__Set task A__:
Answer the following from the discussion of the perfect language, placing each answer on its own line and marking it as the question is marked:
(i) Which grammatical feature does the first proposal say a perfect language should lack?
(ii) In the frequency-based proposal, which frequency range is given for the letter c?
(iii) In the suggested mixture of English and Spanish, which language would supply the phonetic system?
__Set task B__: Resume the discussion of what a perfect language should be like, beginning after its final sentence.

__Document passage__:
What do you think a PERFECT language should be like, whether it is in actual existence or not?
What do you think a PERFECT language should be like?
No male and female genders. What a lot of groundwork that would save. Genders don't really add anything to a language anyway. Who actually cares whether a table is a boy or a girl? Are we culturally enriched by such knowledge?
In my opinion the perfect language would be a frequency based language, rather than based on different phenomes. That is, only one sound 'aaahh' or something, but the frequency imparts meaning in the same was as an alphabet. For the sake of example, something like:
a= aaaaah at 30-40 Hz
b= aaaaah at 40-50 Hz
c= aaaah at 50-60 Hz
d = aaaah at 60-70 Hz
and so on...
a= aaaaah at 30-40 Hz
b= aaaaah at 40-50 Hz
c= aaaah at 50-60 Hz
d = aaaah at 60-70 Hz
and so on...
I wonder if you enjoy buildings with good acoustics, and tuning pianos.
A perfect language should be a mixture of Slavic languages and Romance languages, that is a language with lots of verb tenses and moods, cases and articles.
It should be a mixture of English and Spanish in the Western World, with the phonetic system of Spanish and the grammar and verbs of English.

__Information supplied__:

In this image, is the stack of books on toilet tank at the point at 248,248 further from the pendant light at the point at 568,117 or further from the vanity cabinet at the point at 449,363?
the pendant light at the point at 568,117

__Exercise answer A__:
(i) Male and female genders.
(ii) 50-60 Hz.
(iii) Spanish.

__Exercise answer B__:
In Asia, it should be a mixture between Chinese and English. English grammar and Chinese vocabulary. Whitout tones. Latin alphabet.
Using Spanglish and Chinglish you would travel around the World.
In Asia, it should be a mixture between Chinese and English. English grammar and Chinese vocabulary. Whitout tones. Latin alphabet.
Using Spanglish and Chinglish you would travel around the World.
Why should the perfect language be easy? The harder the better.....I am not keen on learning simple languages, they're quite boring
If the perfect language is the simplest, I suppose you'd want:
- no tones
- syllable timing
- only 20 or so easy sounds: a e i o u (spanish vowels), and simple consonants like p, b, t, d, f, v, g, k, m, n, s z
- no inflections/conjugations at all (no tense, number, mood, voise, personal endings, etc.)
- no gender, or noun cases at all
- completely phonetic spelling in a simple alphabet
- easy word order
- no articles
Question: Would a simplified language like this actually be functional?
Should we allow prefixes and suffixes that change one word (an adjective, for example) into another (a verb, like "enlarge" or lengthen"), or does this add unwanted complexity?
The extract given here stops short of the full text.